The adequacy of right ventricular (RV) preservation and cooling with retrograde cardioplegia has been questioned. We compared the effects of retrograde with antegrade cardioplegia on the recovery ventricular function inpatients undergoing coronary artery surgery. Two groups of similar age, left ventricular function and extent of disease received either retrograde (RC) or antegrade (AC) multidose cold-blood cardioplegia. A right ventricular rapid-response catheter measured right ventricular haemodynamics before and after bypass. Needle thermistors recorded intramyocardial temperatures in the right ventricular free wall, the left ventricular free wall and the septum. There were no differences in bypass times, ischaemic times, inotrope requirements or arrhythmia frequency between the 2 groups.
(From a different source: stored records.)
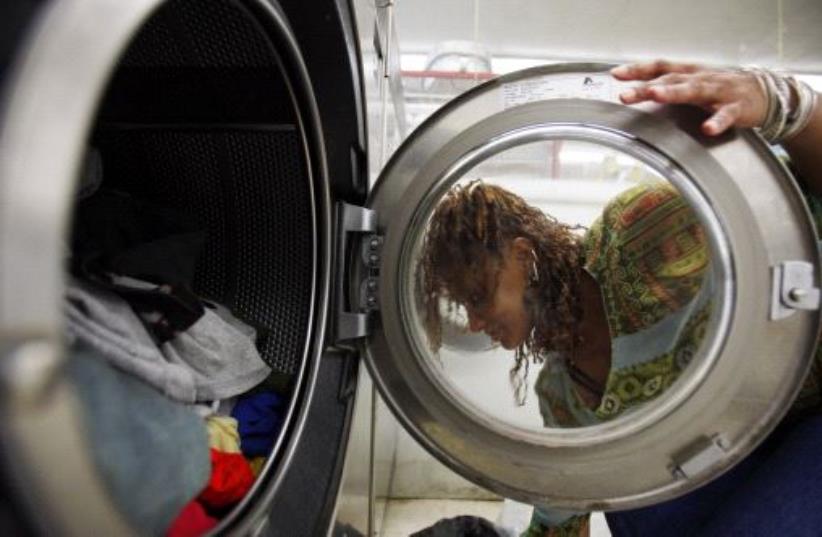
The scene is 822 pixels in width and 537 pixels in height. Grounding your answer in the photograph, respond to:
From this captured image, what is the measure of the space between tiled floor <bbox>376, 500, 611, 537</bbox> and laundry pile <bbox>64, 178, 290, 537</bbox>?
1038 mm

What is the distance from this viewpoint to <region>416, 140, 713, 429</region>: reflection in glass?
837 millimetres

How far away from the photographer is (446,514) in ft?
5.74

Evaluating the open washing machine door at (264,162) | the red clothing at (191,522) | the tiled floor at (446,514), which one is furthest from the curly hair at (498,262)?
the tiled floor at (446,514)

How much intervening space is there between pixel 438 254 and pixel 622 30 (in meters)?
1.44

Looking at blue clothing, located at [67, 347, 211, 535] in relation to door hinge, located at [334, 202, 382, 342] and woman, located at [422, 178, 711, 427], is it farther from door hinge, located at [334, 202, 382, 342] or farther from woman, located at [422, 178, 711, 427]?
woman, located at [422, 178, 711, 427]

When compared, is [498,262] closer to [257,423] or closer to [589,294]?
[589,294]

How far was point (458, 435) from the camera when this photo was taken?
733mm

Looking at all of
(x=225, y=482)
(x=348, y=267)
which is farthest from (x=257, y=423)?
(x=348, y=267)

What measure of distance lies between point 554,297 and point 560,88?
0.39 meters

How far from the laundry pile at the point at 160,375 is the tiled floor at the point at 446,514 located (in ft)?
3.41

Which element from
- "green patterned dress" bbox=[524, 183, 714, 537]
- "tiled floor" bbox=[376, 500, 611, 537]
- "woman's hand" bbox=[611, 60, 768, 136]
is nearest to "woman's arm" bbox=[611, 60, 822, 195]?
"woman's hand" bbox=[611, 60, 768, 136]

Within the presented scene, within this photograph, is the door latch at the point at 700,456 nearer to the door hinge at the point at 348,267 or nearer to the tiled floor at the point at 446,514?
the door hinge at the point at 348,267

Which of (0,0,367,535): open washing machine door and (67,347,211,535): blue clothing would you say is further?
(0,0,367,535): open washing machine door

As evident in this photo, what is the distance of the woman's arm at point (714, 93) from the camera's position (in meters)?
0.65
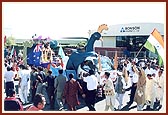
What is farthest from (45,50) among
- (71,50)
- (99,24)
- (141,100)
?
(141,100)

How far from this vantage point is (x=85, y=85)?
1072 cm

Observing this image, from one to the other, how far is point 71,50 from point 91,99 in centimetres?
101

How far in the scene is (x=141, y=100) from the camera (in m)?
10.8

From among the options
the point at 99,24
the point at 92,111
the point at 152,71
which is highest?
the point at 99,24

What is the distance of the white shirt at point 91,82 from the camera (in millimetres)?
10711

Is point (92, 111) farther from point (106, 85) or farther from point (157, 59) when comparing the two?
point (157, 59)

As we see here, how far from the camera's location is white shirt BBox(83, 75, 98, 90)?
422 inches

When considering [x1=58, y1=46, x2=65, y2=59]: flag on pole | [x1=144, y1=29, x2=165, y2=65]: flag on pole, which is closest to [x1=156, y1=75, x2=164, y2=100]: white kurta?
[x1=144, y1=29, x2=165, y2=65]: flag on pole

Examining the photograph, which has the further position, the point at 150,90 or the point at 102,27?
the point at 150,90

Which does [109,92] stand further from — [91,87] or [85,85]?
[85,85]

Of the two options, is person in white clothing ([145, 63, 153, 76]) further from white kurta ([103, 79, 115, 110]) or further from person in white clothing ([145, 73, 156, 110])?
white kurta ([103, 79, 115, 110])

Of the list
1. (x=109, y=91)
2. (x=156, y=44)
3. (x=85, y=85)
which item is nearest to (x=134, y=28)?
(x=156, y=44)

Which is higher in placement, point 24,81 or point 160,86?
point 24,81

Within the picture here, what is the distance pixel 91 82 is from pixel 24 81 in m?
1.29
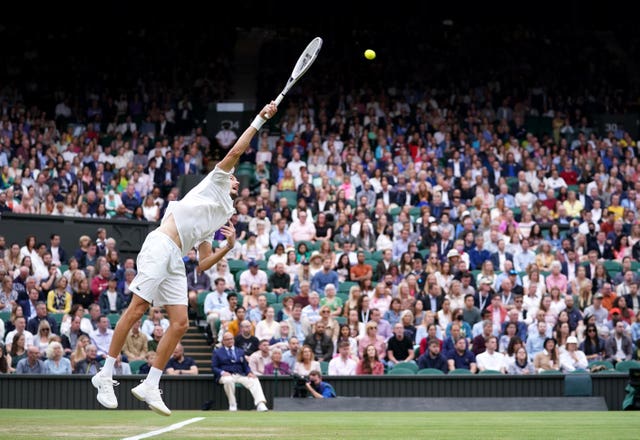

RV haemodynamics were similar in both groups before bypass. Immediately after bypass the RV end diastolic volume index was lower in the retrograde group than in the antegrade group, and RV ejection fraction was higher. This indicates better RV preservation with retrograde cardioplegia early after bypass. By 30 min after bypass all haemodynamic variables had returned to baseline values in both groups. Retrograde cardioplegia provided effective cooling in all areas of the heart. The mean time to achieve electromechanical quiescence was longer with retrograde cardioplegia, and a larger total volume of cardioplegia was required. Except for a minor advantage for RC soom after bypass, this study suggests that RV protection during coronary artery surgery is the same whether retrograde or antegrade cardioplegia is used. The time taken o achieve diastolic arrest with retrograde cardioplegia may presuade surgeons that combination of antegrade and retrograde cardioplegia remains the most satisfactory technique.

右心室的保护:逆行与顺行心脏骤停的比较
右心室(RV)保存和冷却的充分性逆行性心脏骤停一直受到质疑。我们比较了逆行和顺行心脏截瘫对冠状动脉手术患者心室功能恢复的影响。两组年龄、左心室功能和疾病程度相近的患者分别接受逆行(RC)或顺行(AC)多剂量冷血停搏。右心室快速反应导管在旁路前后测量右心室血流动力学。针状热敏电阻记录右心室游离壁、左心室游离壁和室间隔的心内温度。两组间在旁路次数、缺血次数、肌力要求和心律失常频率方面均无差异。搭桥前两组右心室血流动力学相似。旁路后立即逆行组右心室舒张末期容积指数低于顺行组,右心室射血分数高于顺行组。这表明旁路术后早期逆行心脏骤停能更好地保存左心室。在搭桥后30分钟,两组的所有血流动力学变量都恢复到基线值。逆行心脏截瘫在心脏的所有区域提供了有效的冷却。逆行心脏骤停达到机电静止的平均时间较长,需要的心脏骤停总量较大。除了旁路手术后立即进行RC有一个小的优势外,本研究表明,在冠状动脉手术期间,无论是逆行还是顺行心脏截瘫,右室保护都是一样的。逆行性心脏骤停实现舒张骤停所需的时间可能使外科医生相信逆行性和逆行性心脏骤停相结合仍然是最令人满意的技术。